§ **EXERCISE REQUIREMENTS**:
In the copy, keep every record exact and leave out all images.

§ **MATERIAL SUPPLIED**:
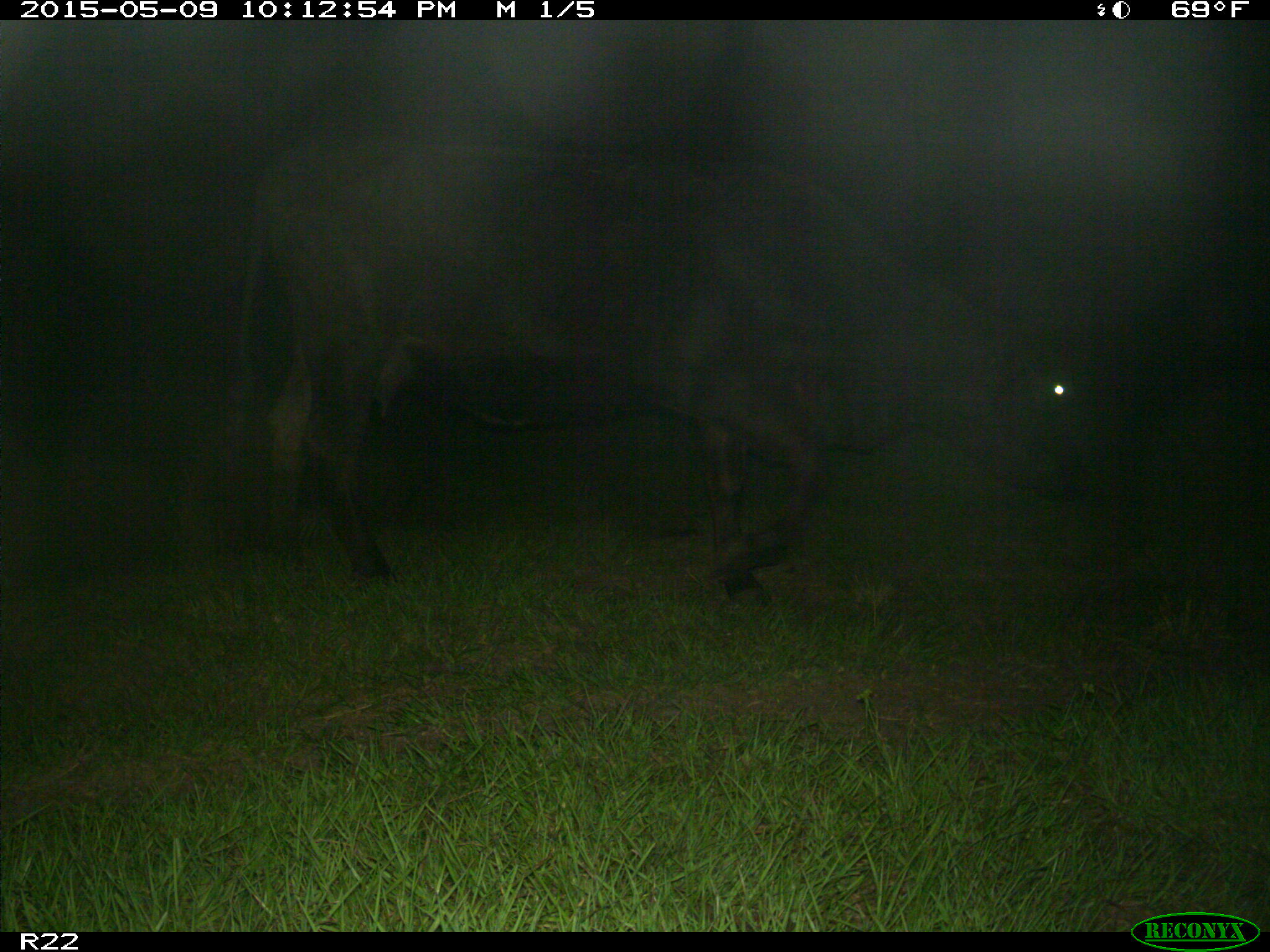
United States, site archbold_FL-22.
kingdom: Animalia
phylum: Chordata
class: Mammalia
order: Artiodactyla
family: Bovidae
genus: Bos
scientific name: Bos taurus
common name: domestic cow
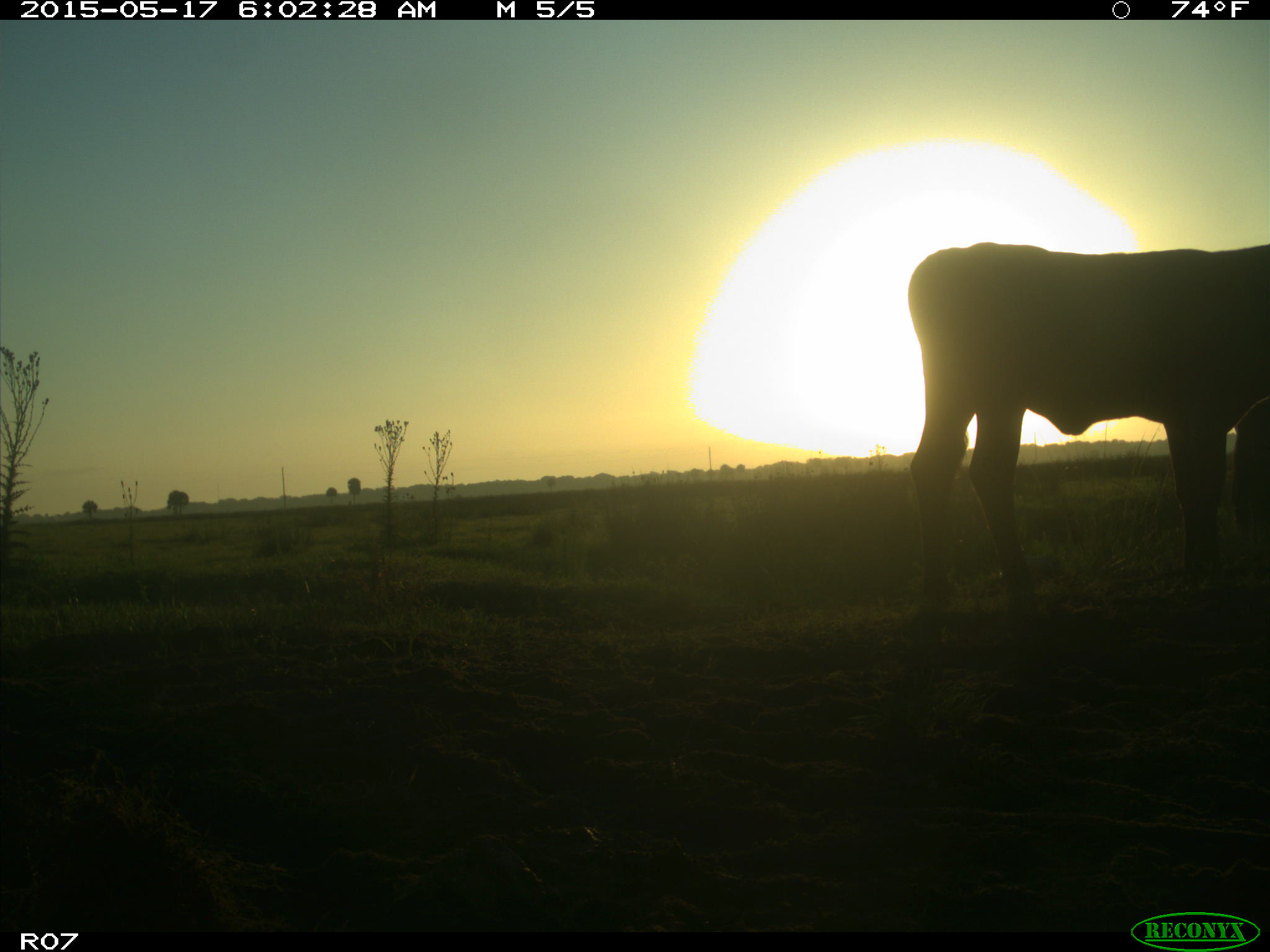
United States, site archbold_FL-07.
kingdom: Animalia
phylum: Chordata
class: Mammalia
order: Artiodactyla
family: Bovidae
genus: Bos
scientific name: Bos taurus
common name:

§ **EXERCISE RESULT**:
United States, site archbold_FL-22.
kingdom: Animalia
phylum: Chordata
class: Mammalia
order: Artiodactyla
family: Bovidae
genus: Bos
scientific name: Bos taurus
common name: domestic cow
United States, site archbold_FL-07.
kingdom: Animalia
phylum: Chordata
class: Mammalia
order: Artiodactyla
family: Bovidae
genus: Bos
scientific name: Bos taurus
common name:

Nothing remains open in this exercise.